Busenitz began the 2017 season with Rochester, and pitched to a 1.25 earned run average in his first 29 1/3 innings pitched of the season. On June 17, 2017, he was selected to the 40-man roster and promoted to the major leagues for the first time. He made his MLB debut that day, pitching 2.0 innings of 1-run ball against the Cleveland Indians. He finished his rookie season with a neat 1.99 ERA in 31.2 innings pitched across 28 contests. In 2018, Busenitz could not replicate his success from the previous year, struggling to a 4–1 record and 7.82 ERA in 23 major league appearances. He was granted his unconditional release on November 20, 2018, so he could sign with a team in Nippon Professional Baseball.

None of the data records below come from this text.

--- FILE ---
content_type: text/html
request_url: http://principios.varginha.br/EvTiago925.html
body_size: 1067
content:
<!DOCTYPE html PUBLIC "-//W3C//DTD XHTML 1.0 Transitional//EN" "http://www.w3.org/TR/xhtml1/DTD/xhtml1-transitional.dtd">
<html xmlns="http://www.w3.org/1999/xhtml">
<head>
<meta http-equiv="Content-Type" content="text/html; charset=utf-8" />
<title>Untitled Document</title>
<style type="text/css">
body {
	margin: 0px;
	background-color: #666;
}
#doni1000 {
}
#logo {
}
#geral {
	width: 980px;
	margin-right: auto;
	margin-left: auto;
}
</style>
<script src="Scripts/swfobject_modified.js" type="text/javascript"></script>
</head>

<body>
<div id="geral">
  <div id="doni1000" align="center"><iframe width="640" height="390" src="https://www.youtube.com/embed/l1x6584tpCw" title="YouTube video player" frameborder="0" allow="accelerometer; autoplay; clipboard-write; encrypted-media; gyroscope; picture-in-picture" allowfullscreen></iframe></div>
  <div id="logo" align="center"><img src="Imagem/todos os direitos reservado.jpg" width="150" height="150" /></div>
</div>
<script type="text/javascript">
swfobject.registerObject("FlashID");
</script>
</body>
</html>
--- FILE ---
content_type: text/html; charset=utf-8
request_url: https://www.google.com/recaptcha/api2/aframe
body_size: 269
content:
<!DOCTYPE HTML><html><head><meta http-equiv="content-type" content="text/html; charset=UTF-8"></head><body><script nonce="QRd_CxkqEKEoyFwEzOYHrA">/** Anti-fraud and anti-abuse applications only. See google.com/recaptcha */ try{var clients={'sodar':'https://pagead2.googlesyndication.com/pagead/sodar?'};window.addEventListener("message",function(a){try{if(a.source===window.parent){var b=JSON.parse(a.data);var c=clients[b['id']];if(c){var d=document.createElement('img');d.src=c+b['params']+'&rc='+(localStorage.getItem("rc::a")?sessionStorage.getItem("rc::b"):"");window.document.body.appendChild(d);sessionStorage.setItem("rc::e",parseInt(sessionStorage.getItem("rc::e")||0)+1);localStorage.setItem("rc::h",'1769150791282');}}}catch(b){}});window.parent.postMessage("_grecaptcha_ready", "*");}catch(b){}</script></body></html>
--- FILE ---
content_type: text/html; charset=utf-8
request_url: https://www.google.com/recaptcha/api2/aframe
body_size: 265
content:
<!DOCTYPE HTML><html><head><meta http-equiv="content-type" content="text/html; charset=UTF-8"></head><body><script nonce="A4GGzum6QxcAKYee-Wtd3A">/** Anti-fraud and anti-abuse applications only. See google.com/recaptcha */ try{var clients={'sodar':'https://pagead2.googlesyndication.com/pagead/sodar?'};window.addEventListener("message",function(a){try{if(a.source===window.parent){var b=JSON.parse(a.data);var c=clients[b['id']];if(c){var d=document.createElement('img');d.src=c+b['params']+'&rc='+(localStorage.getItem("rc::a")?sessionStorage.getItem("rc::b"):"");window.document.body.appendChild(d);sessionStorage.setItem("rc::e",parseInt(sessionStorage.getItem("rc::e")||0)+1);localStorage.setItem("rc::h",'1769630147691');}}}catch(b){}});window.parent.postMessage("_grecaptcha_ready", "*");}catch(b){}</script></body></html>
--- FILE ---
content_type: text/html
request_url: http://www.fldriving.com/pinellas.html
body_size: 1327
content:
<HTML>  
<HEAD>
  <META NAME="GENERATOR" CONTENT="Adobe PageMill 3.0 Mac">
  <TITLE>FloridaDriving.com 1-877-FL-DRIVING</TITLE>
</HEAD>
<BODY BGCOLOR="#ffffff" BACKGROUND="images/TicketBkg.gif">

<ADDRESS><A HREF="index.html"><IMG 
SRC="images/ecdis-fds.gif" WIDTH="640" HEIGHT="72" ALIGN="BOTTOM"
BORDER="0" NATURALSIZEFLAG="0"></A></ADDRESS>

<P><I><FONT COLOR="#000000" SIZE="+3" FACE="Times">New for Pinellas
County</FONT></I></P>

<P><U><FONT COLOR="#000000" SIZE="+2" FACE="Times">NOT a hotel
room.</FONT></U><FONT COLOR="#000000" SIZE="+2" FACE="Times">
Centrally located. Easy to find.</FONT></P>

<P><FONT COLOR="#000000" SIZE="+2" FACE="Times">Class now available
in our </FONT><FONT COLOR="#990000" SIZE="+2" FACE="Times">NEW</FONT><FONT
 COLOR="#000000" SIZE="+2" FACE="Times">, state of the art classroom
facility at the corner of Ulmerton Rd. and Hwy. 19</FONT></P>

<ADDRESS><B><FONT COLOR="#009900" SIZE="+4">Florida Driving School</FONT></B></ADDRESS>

===Tohoku Rakuten Golden Eagles===
On November 20, 2018, Busenitz signed with the Tohoku Rakuten Golden Eagles of Japan's Nippon Professional Baseball (NPB). In his first NPB season, Busenitz logged a 4–3 record and stellar 1.94 ERA in 54 appearances for Rakuten. On December 3, 2019, Busenitz signed a 1-year extension to remain with the Eagles. By 2022, Busenitz had pitched in 165 games for the Eagles, recording a 9–8 record and 2.83 ERA in 155 2/3 innings pitched.

===Cincinnati Reds===
On December 27, 2022, Busenitz signed a minor league contract with an invitation to spring training with the Cincinnati Reds. He was assigned to the Triple-A Louisville Bats to begin the 2023 season, where he recorded a 1.80 ERA with 13 strikeouts and 3 saves across 15 appearances. On May 14, 2023, Busenitz's contract was selected to the active roster. In 5 games for Cincinnati, he registered a 3.60 ERA with 3 strikeouts in 5 innings of work. On September 1, Busenitz was designated for assignment. He cleared waivers and was sent outright to Triple–A Louisville on September 4. On October 1, the Reds selected Busenitz back to the major league roster. He struck out two in two perfect innings against the St. Louis Cardinals in Cincinnati's final game of the year. On October 9, Busenitz was removed from the 40–man roster and sent outright to Triple–A Louisville. He elected free agency on October 12.

On January 3, 2024, Busenitz re–signed with the Reds organization on a minor league contract. In 40 games for Louisville, he compiled a 5–2 record and 3.93 ERA with 51 strikeouts over 55 innings pitched. On August 23, the Reds selected Busenitz's contract, adding him to their active roster. He allowed 4 runs (3 earned) in one inning pitched and was designated for assignment the following day. Busenitz cleared waivers and was sent outright to Louisville on August 29. On September 20, Busenitz was added back to the major league roster. After two more outings, he was designated for assignment on September 22. Busenitz cleared waivers and was sent outright to Louisville on September 24.

On October 28, 2024, Busenitz re-signed with the Reds organization on a minor league contract. He made 18 appearances for Louisville in 2025, but struggled to a 2-3 record and 6.75 ERA with 21 strikeouts and one save across 25 1/3 innings pitched. Busenitz elected free agency following the season on November 6, 2025.